Bougouma then became an assistant professor at Thomas Sankara University in 2014. He then taught at several other Burkinabe institutions, including Saint Thomas Aquinas University in Ouagadougou, the University of Saint Dominic of West Africa, and the University of Aube Nouvelle. In February 2016, he became the legal advisor to the President of the University of Ouagadougou - Joseph Ki-Zerbo. In 2020, Bougouma became the head of the National School of Administration and Magistracy.

=== Political career ===
Shortly after the January 2022 Burkina Faso coup d'état by Paul-Henri Sandaogo Damiba, Bougouma declared his support for the putschists. In March 2022, he became a deputy in the Legislative Assembly, being chosen by leaders of Plateau-Central to represent the region. He was appointed as the head of the Commission on General, Institutional, and Human Rights Affairs, which allowed him to rule on constitutional and judicial issues, increasing his political influence.

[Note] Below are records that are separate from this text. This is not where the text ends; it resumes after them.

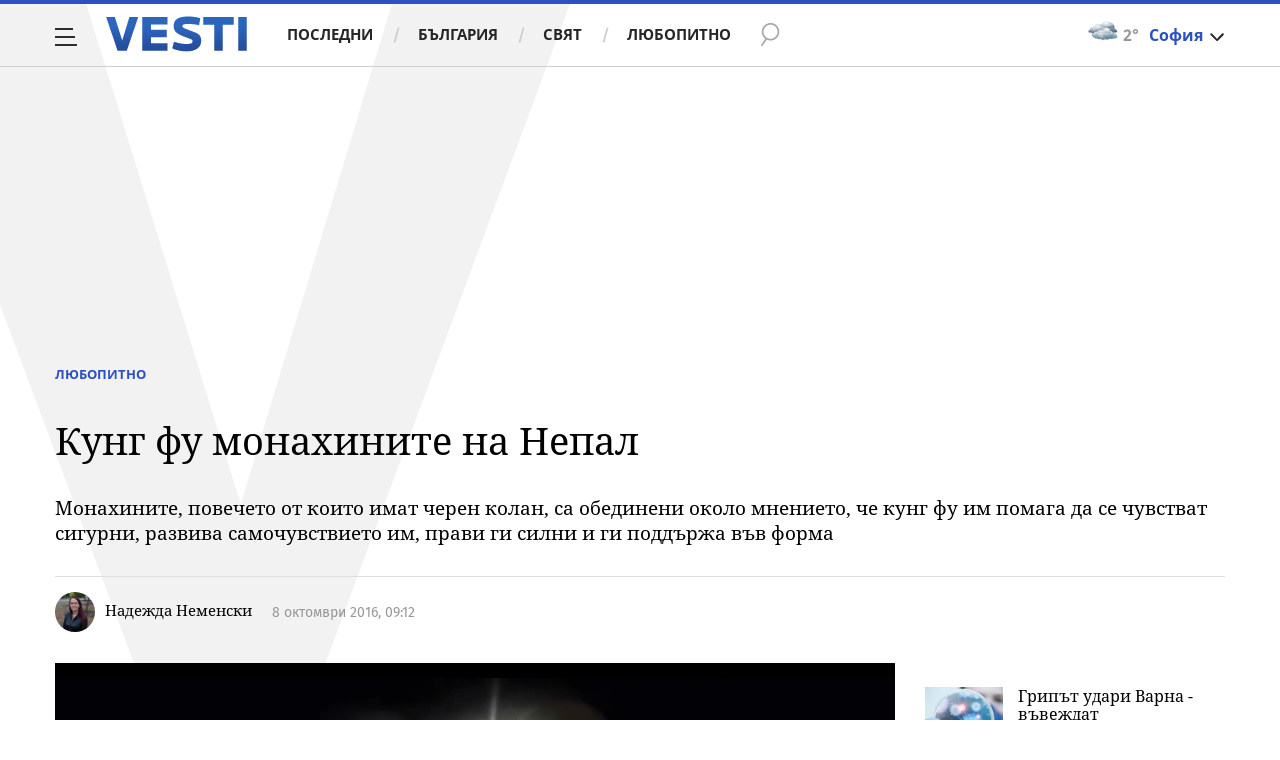

--- FILE ---
content_type: text/javascript; charset=utf-8
request_url: https://b.grabo.bg/netinfo/special/vesti_dealbox_resp.php?affid=20492&r=5642
body_size: 1937
content:
(function(){
	var html = '';
			html += ' \
			<div class="col-12 col-sm-12 col-md-12 col-lg-12 col-xl-12"> \
				<div class="list-item list-item-category normal"> \
					<figure class="gradient"> \
						<a href="https://b.grabo.bg/click.php?it=1768372254&affid=20492&affid2=5&banner_id=427&url=https%3A%2F%2Fgrabo.bg%2F0h49n37%3Faffid%3D20492%26affid2%3D5%26utm_source%3Dbanner" target="_blank"> \
							<div class="img-holder"> \
								<img src="https://imgrabo.com/pics/deals/cached/_293x150/e/dealimg-e0e3ba560a8c3745fc3752d7769300db.jpg" alt="" /> \
							</div> \
						</a> \
						<div class="text-holder"> \
							<figcaption> \
								<h2><a href="https://b.grabo.bg/click.php?it=1768372254&affid=20492&affid2=5&banner_id=427&url=https%3A%2F%2Fgrabo.bg%2F0h49n37%3Faffid%3D20492%26affid2%3D5%26utm_source%3Dbanner" target="_blank">Изграждане на нокти - Anna Beauty Studio</a></h2> \
							</figcaption> \
							<div class="label-holder"> \
								<span class="label-category"><a href="https://b.grabo.bg/click.php?it=1768372254&affid=20492&affid2=5&banner_id=427&url=https%3A%2F%2Fgrabo.bg%2F0h49n37%3Faffid%3D20492%26affid2%3D5%26utm_source%3Dbanner" target="_blank">Оферта от Grabo.bg</a></span> \
							</div> \
							<h3> \
								<div style="display: flex;column-gap: 5px;"> \
								Цена: \
									 \
         \
             \
				<div> \
					<span style="color:#098E08;">15.34 €</span> \
					<span style="color:#999; background:url(//imgrabo.com/design/site/djazga.png) no-repeat 0 5px;">46.02 €</span><br> \
					<span style="color:#098E08;">30.00 лв</span> \
					<span style="color:#999; background:url(//imgrabo.com/design/site/djazga.png) no-repeat 0 5px;">90.01 лв</span> \
				</div> \
             \
         \
 	 \
     \
								</div> \
							</h3> \
						</div> \
					</figure> \
				</div> \
			</div> \
		';
		$("#grabo_b427").replaceWith(html);
})();

--- FILE ---
content_type: application/javascript; charset=utf-8
request_url: https://fundingchoicesmessages.google.com/f/AGSKWxVaMUFJqDJQkFuM4edJ1nTdfbCL2WfZbaZ2QhV7-1GjCz9LszreFpeVsDButxRRcKrI21b4cqElqZCDG2_Gdpes0nXuF7sPY2TWtpGdanaVcCZle-5czHDjL0budRaVg0wXe_2mFe9I9MrdXASPJLLlWrIhfQCJs7IRt57ttsDJoltWCFM5AhOlown5/_/adwrapperiframe./728-90_/ad/superbanner./ad_hcr_/adbars.
body_size: -1291
content:
window['615c089b-c4ff-4833-be9b-ea5e0c16aa75'] = true;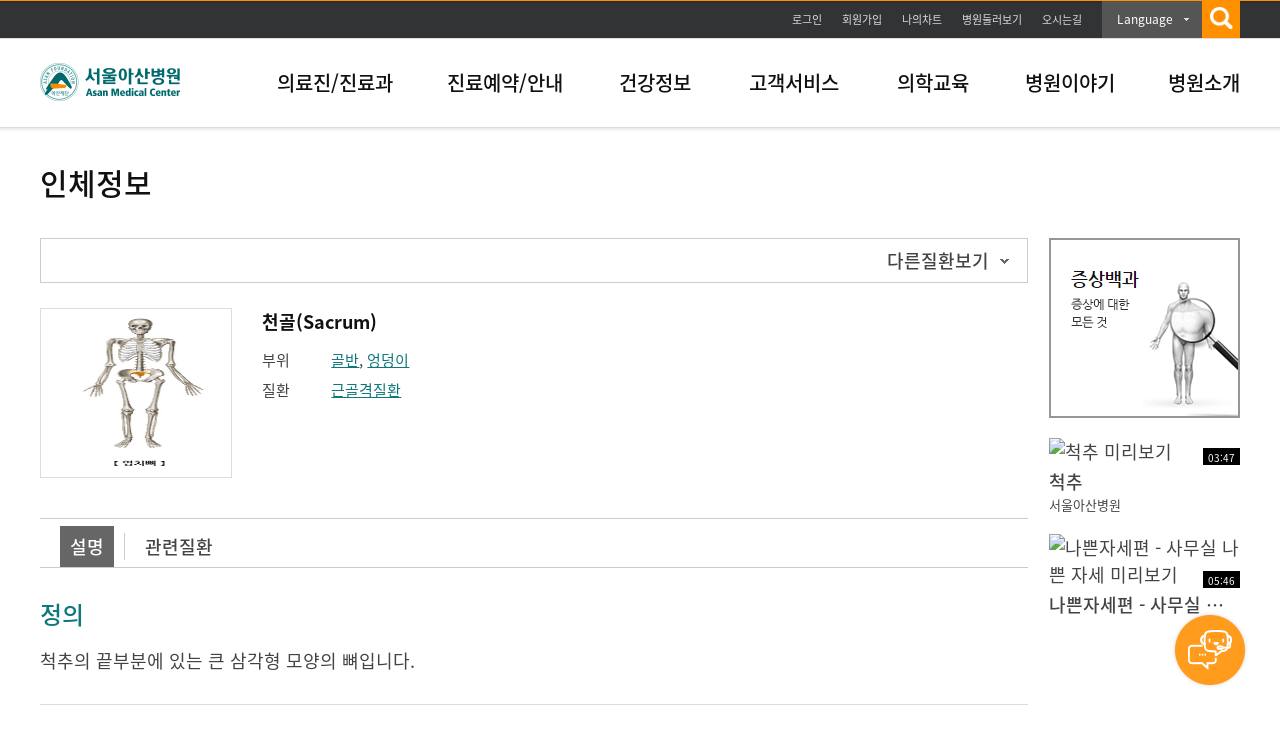

--- FILE ---
content_type: text/javascript
request_url: https://heart.amc.seoul.kr/asan/js/search/searchedkwd.js
body_size: 6556
content:
/*******************************************************
* 프로그램명   : mysearchkwd.js   # 최근검색어 리스트
* 설명         : 최근검색어 리스트용 자바스크립트
* 작성일       : 2012.01.09
* 작성자       : 장진후
* 수정내역     : 변수 refactoring
  *****************************************************/

var maxResult = 10;		 // 최대 결과값
var resultNm = "keywords";	 // 쿠키명
var separator = "__";		 // 쿠키 separator
var shortFlag = true;		 // 줄임말 사용여부
var shortLen = 8;			 // 줄임말 사용시 길이

/**
* 쿠키 세팅
* 
* @ param name(쿠키명), value(세팅할 값), expiredays(쿠키유지시간)
* @ return	
**/
function setCookie(name, value, expiredays) {
    var today = new Date();
    today.setDate(today.getDate() + expiredays);
    document.cookie = name + "=" + escape(value) + "; path=/; expires=" + today.toGMTString() + ";";
}

/**
* 쿠키값 얻기
* 
* @ param name(쿠키명)
* @ return str(쿠키값)
**/
function getCookie(name) {
    cookie = document.cookie;
    name = name + "=";
    idx = cookie.indexOf(name);
    if (cookie && idx >= 0) {

        tmp = cookie.substring(idx, cookie.length);
        deli = tmp.indexOf(";");
        if(deli > 0) {
            return tmp.substring(name.length, deli);            
        }else{
            return tmp.substring(name.length);            
        }
    }
}

/**
* 쿠키값 중복체크하고 저장
* 
* @ param name(쿠키명)
* @ return str(쿠키값)
**/
function callKwdCookie( _kwd ) {
    var tempStr = null;
    var cookieStr = "";
    var kwd = "";
    
    if (getCookie(resultNm) != null) {    // 쿠키 존재 할 경우
        cookieStr = getCookie(resultNm);        
        tempStr = cookieStr.split(separator);

        // 쿠키가 현재 2개 이상일 경우
        if (tempStr.length > 1 ) {            
            for(var i=0; i<tempStr.length; i++) {
            	
            	// 동일 키워드 발견
                if (unescape(tempStr[i]) == _kwd) { 
                    kwd = unescape(cookieStr);
                    break;                    
                }    
                
                // 동일 쿠키를 발견하지 못하였음.
                if(i == tempStr.length-1){ 
                    //현재 쿠키가 max값 쿠키와 비교해서 높은지 낮은지 체크
                    if(tempStr.length < maxResult){
                        kwd = unescape(cookieStr) + separator + _kwd;
                    }else{                        
                        for(var j=1; j<tempStr.length; j++){
                           kwd = kwd + unescape(tempStr[j]) + separator;                           
                           if(j == tempStr.length-1){
                               kwd = kwd +_kwd;
                           }
                        }
                    }
                }
            }
        // 쿠키가 한개밖에 없을 경우
        }else{ 
            // 현재 한개와 키워드를 체크 한다.            
            if(unescape(cookieStr) == _kwd || (unescape(cookieStr)=="")){	
                kwd = _kwd;                
            }else{  
                kwd = unescape(cookieStr) + separator + _kwd;
            }            
        }
    }else{
      kwd = _kwd;    
    }
    
    setCookie(resultNm, kwd, 365);    
}

/**
* 쿠키 삭제
* 
* @ param kwd(지울키워드)
* @ return
**/
function delKwdLst( kwd ){	
	var cookie_str = null;
	var temp_str = null;
	var rtn_str = "";
	var sepaLen = separator.length;
	
	if (getCookie(resultNm) != null) {
		cookie_str = getCookie(resultNm);
		temp_str = cookie_str.split(separator);
		if (temp_str.length > 0) {  
			for (var i=0; i<temp_str.length; i++) {
				if (unescape(temp_str[i]) != kwd) {
                	if(i == temp_str.length-1){
                		rtn_str +=  unescape(temp_str[i]);
                	}else{
                		rtn_str +=	unescape(temp_str[i]) + separator;
                	}
                }
			}
		}		
		
		// 마지막 쿠키값을 지울경우 separator 지우는 로직
		if(rtn_str.length > sepaLen){
			if(rtn_str.substring(rtn_str.length-sepaLen, rtn_str.length) == separator){
				rtn_str = rtn_str.substring(0,rtn_str.length-sepaLen);
			}
		}
		
		setCookie(resultNm, rtn_str, 365);
	}
	drawSearchedKwd();
}

/**
* 내가 찾은 검색어 넣기.
* 
* @ param
* @ return
**/
function drawSearchedKwd() {
    var temp_val = "";
    var temp_str = null;
    var mySearchKwdHtml = "";
    var rct_kwd = "";
    
    if (getCookie(resultNm) != null) { 
    	temp_val = getCookie(resultNm);
    	if(temp_val != ""){
	    	temp_str = temp_val.split(separator);
	        if (temp_str.length > 0 ) {         	
	            for (var i = 0; i < temp_str.length; i++) {
	            	if(i==0){
	            		mySearchKwdHtml += "<ul class=\"first\">"
	            	}else if(i==5){
	            		mySearchKwdHtml += "<ul class=\"second dp_n\">"
	            	}
	            	
	            	rct_kwd = unescape(temp_str[i]);
	            	mySearchKwdHtml += "<li>";
	            	if(shortFlag == true && rct_kwd.length > shortLen ){	            		
	            		mySearchKwdHtml += "<a href=\"javascript:dftSchKwd('" + rct_kwd + "');\" style=\"cursor:pointer;\" title\"" + rct_kwd + "\" >" + rct_kwd.substring(0,shortLen) + "...</a>";
	            	}else{
	            		mySearchKwdHtml += "<a href=\"javascript:dftSchKwd('" + rct_kwd + "');\" style=\"cursor:pointer;\" title\"" + rct_kwd + "\" >" + rct_kwd + "</a>";
	            	}
	            	mySearchKwdHtml += "<a href=\"javascript:delKwdLst('" + rct_kwd + "');\" class=\"remove\" style=\"cursor:pointer;\" title=\"" + rct_kwd + "\"> <img src=\"images/bt_aside_close.gif\" alt=\"삭제\" /></a>";
	            	mySearchKwdHtml += "</li>";
	            	
	            	if(i==4 || i==maxResult-1){
	            		mySearchKwdHtml += "</ul>";
	            	}
	            }
	            
	            if(i<4){
	            	mySearchKwdHtml += "</ul>";
	            }else if(i>4 && i<maxResult-1){
	            	mySearchKwdHtml += "</ul>";
	            }
	            
	        }	           
    	}
    }    
    
    if(mySearchKwdHtml == "")	mySearchKwdHtml = "<li>내가 찾은 검색어 목록이 없습니다.</li>";
    
    $("#searchedKwd").html(mySearchKwdHtml);	
}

Bougouma was reappointed as a deputy after the September 2022 Burkina Faso coup d'état. On November 11, 2022, he was elected as President of the Legislative Assembly, beating Aboubacar Tobuyeni with 65 out of 67 votes.

=== Personal life ===
Bougouma speaks French, English, German, and Mooré. He is married and the father of four children. He is a member of the LEKMA organization, which educates orphans. He is also head of external relations of the Association for Solidarity and Human Development in Ziniare.